23 Nov 2024
Sunday 7 October 2012 - 12:32
Story Code : 6988

US barbs may block India’s pay path for Iran oil

US barbs may block India’s pay path for Iran oil
By The Times of India

NEW DELHI: India's sole means of dollar payment to Iran for oil may be blocked if a new round of US sanctions is put in place. Diplomatic sources said new sanctions currently on the drafting table could be unleashed after the US presidential election in November.

India currently uses Turkey's Halkbank to route dollar payments to Iran. The new set of sanctions being contemplated would close that route. If these sanctions go through, India's options would be constrained and New Delhi would be heavily dependent on a continuation of the waiver that it currently enjoys. The US administration gave India a waiver on the Iran sanctions, but this was only for 180 days. Japan is the only country that has been given an extension of the waiver.

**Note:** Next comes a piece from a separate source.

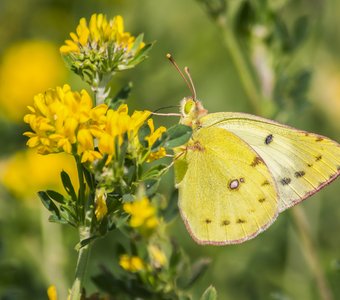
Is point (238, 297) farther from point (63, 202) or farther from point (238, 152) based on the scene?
point (63, 202)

India is also allowed to pay around 45% of the payment in rupees, which New Delhi wants to use to invest in projects in Iran. India has stepped on the gas to develop the port following a huge endorsement by Iran and Afghanistan. Be that as it may, fresh sanctions on Iran would make India's intentions of staying engaged in Iran more difficult.

Reuters quotes US Congressman Robert Menendez as saying he hopes the additional sanctions will become part of an annual defence policy bill that the Senate and House must finalize after the US presidential poll.

Sources also said EU countries might add to their own basket of sanctions against Iran to perhaps put an embargo on the import of natural gas from Tehran. Now, they have only banned import of oil. Platts, the energy analyst think-tank, observed though that besides Greece, there isn't much gas import from Iran. Iran has the world's second highest gas reserve.

This week's crash of the Iranian rial leading to popular protests in Tehran has, ironically, acted as a spur to the next level of sanctions, which sources here say will be much tougher because they would target other sectors of Iranian economy.

But India doesn't agree with the sanctions programme because it believes they only hurt the people, not the regime.